=== Extract to read ===
- WTI’s upside regains momentum in the European trades.
- Oil demand growth hopes amid easing lockdowns underpins.
- US-China tensions, US oil inventories and jobs data eyed.
WTI (June futures on Nymex) caught a fresh bid-wave and spiked to a fresh session high of $25.67. The bulls, however, failed to capitalize on the move higher and remained below the monthly high of $26.08 reached in Asia earlier this Wednesday.
At the press time, the US oil adds 2.65% to trade at 25.20, supported by the demand growth optimism amid re-opening of the major global economies following the coronavirus outbreak induced lockdowns. A pick up in business activity and lifting of the travel restrictions could likely boost the demand for oil and its products.
Further, the supply-side concerns also seem to have eased a bit after the OPEC+ output cuts took effect from May 1. This has also led to a turnaround in the fundamentals and rendered positive for oil prices.
Despite the renewed optimism, the bulls appear to lack vigor amid a higher-than-expected increase in the US crude inventories, as reported by the American Petroleum Institute (API) late Tuesday. The API data showed US crude stockpiles rose by 8.4 million barrels for the week ended May 1.
Also, simmering US-China tensions on the trade front keep the sentiment somewhat undermined around the higher-yielding oil. Attention now turns towards the US jobs data and official US weekly Crude Stocks Change data due to be published by the Energy Information Administration (EIA) later in the NA session.

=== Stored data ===
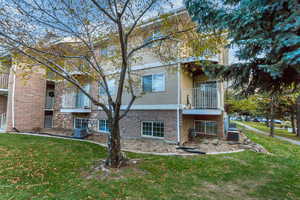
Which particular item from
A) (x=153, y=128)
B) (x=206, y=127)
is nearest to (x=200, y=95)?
(x=206, y=127)

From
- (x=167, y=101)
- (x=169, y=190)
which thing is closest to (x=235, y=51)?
(x=169, y=190)

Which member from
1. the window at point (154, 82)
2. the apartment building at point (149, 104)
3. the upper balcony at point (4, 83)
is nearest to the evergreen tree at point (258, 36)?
the apartment building at point (149, 104)

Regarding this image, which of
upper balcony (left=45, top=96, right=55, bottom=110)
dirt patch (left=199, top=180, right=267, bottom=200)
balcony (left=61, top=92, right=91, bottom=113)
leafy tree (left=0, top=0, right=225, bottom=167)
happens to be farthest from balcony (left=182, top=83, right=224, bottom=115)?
upper balcony (left=45, top=96, right=55, bottom=110)

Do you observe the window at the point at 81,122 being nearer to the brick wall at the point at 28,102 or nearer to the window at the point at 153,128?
the brick wall at the point at 28,102

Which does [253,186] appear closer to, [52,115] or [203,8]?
[203,8]

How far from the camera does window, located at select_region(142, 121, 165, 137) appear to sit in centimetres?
961

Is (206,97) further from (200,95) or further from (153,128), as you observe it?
(153,128)

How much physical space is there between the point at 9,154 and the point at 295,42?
1013 cm

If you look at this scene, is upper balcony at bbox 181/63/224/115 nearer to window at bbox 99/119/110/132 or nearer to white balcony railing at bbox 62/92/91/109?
window at bbox 99/119/110/132

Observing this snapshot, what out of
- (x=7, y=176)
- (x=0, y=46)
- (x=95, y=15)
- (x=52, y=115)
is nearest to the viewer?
(x=7, y=176)

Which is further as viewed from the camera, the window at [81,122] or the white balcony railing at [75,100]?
the window at [81,122]

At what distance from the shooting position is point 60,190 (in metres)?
3.86

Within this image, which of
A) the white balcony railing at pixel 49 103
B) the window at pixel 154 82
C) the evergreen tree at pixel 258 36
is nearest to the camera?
the evergreen tree at pixel 258 36

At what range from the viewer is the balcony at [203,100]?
8316 millimetres
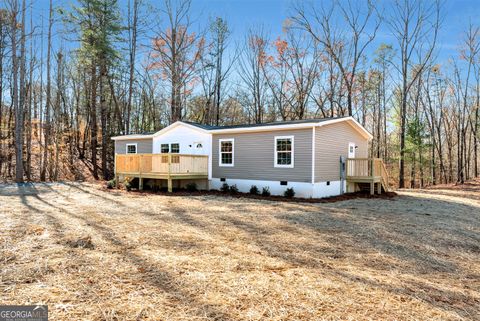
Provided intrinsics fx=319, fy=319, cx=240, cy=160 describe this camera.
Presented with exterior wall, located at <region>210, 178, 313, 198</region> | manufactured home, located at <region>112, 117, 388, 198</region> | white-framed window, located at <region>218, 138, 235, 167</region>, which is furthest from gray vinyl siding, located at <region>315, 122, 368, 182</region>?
white-framed window, located at <region>218, 138, 235, 167</region>

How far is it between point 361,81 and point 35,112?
2514 centimetres

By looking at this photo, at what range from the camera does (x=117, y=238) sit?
5.21 m

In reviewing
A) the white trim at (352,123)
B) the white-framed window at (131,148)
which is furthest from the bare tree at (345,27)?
the white-framed window at (131,148)

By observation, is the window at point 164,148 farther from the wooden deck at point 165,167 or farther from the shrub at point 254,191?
the shrub at point 254,191

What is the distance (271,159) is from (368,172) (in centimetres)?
405

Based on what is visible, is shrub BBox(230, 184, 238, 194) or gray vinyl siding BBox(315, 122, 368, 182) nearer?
gray vinyl siding BBox(315, 122, 368, 182)

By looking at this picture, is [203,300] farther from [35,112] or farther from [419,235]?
[35,112]

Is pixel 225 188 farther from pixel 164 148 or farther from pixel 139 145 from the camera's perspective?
pixel 139 145

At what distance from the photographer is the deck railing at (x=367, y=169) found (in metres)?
12.8

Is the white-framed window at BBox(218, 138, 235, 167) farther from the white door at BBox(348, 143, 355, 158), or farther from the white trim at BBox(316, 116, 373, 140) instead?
the white door at BBox(348, 143, 355, 158)

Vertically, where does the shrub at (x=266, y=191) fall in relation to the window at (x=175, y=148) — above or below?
below

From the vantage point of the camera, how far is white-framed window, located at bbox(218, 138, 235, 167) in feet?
45.3

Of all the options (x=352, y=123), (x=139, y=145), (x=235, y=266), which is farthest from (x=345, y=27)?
(x=235, y=266)

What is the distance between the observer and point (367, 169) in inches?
520
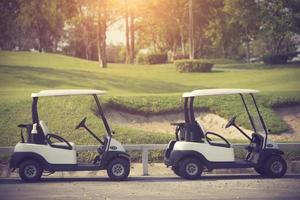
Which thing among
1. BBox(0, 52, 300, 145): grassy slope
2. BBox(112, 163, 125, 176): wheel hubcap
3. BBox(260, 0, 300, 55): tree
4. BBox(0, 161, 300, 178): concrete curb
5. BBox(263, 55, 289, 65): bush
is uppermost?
BBox(260, 0, 300, 55): tree

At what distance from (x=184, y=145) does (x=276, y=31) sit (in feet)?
145

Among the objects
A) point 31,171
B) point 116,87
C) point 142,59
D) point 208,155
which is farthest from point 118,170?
point 142,59

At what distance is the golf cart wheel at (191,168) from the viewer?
1336cm

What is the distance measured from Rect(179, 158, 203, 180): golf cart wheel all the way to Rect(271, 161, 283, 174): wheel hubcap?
1.65 meters

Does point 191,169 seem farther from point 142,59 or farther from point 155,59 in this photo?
point 142,59

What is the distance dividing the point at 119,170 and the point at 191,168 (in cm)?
162

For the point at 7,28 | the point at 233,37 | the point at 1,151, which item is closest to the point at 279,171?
the point at 1,151

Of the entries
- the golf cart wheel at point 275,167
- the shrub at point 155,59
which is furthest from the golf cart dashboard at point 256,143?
the shrub at point 155,59

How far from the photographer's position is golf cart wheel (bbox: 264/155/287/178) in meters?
13.5

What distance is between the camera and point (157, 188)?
1191 centimetres

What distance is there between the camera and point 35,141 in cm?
1318

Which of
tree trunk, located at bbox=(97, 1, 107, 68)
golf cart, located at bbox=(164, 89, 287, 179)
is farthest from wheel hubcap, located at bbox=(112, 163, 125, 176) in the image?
tree trunk, located at bbox=(97, 1, 107, 68)

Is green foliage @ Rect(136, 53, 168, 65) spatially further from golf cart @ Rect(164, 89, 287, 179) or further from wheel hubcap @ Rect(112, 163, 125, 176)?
wheel hubcap @ Rect(112, 163, 125, 176)

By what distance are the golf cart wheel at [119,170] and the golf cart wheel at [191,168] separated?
4.05ft
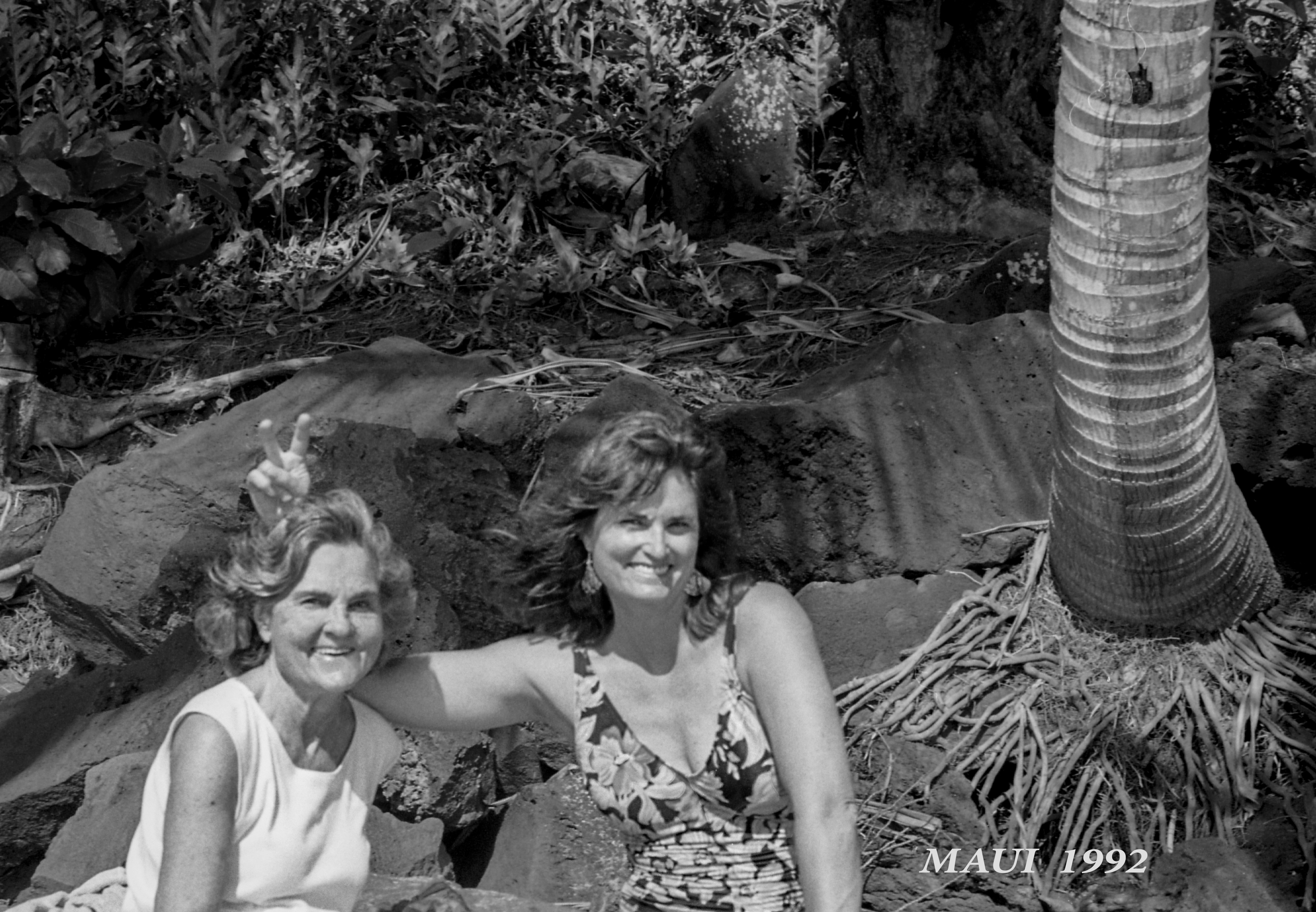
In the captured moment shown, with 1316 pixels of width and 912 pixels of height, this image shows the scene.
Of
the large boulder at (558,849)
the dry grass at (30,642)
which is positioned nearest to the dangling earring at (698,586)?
the large boulder at (558,849)

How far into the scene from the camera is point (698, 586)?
310 cm

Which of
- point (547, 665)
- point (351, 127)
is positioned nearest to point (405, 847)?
point (547, 665)

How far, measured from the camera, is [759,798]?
2963mm

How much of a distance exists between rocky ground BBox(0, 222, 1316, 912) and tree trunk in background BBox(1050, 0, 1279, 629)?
609 millimetres

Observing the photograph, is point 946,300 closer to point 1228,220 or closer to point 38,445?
point 1228,220

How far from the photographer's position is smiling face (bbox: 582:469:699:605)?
2.94 meters

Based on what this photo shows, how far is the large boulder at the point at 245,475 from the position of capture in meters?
4.62

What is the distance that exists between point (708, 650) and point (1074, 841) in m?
1.55

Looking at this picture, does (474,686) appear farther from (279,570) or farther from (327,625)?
(279,570)

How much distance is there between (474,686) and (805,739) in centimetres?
72

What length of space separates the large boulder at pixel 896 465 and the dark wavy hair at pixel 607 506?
5.42 ft

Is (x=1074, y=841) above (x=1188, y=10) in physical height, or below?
below

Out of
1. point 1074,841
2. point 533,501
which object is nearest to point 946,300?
point 1074,841

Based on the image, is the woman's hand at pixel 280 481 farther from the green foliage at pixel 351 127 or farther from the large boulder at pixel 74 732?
the green foliage at pixel 351 127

=== Your tasks ===
1. Please copy the passage of the oil market report word for word, starting at "Despite the renewed" and ending at "the NA session.".
2. According to the oil market report, what was the monthly high for WTI reached in Asia earlier that Wednesday?

=== Expected results ===
1.
Despite the renewed optimism, the bulls appear to lack vigor amid a higher-than-expected increase in the US crude inventories, as reported by the American Petroleum Institute (API) late Tuesday. The API data showed US crude stockpiles rose by 8.4 million barrels for the week ended May 1.
Also, simmering US-China tensions on the trade front keep the sentiment somewhat undermined around the higher-yielding oil. Attention now turns towards the US jobs data and official US weekly Crude Stocks Change data due to be published by the Energy Information Administration (EIA) later in the NA session.

2. $26.08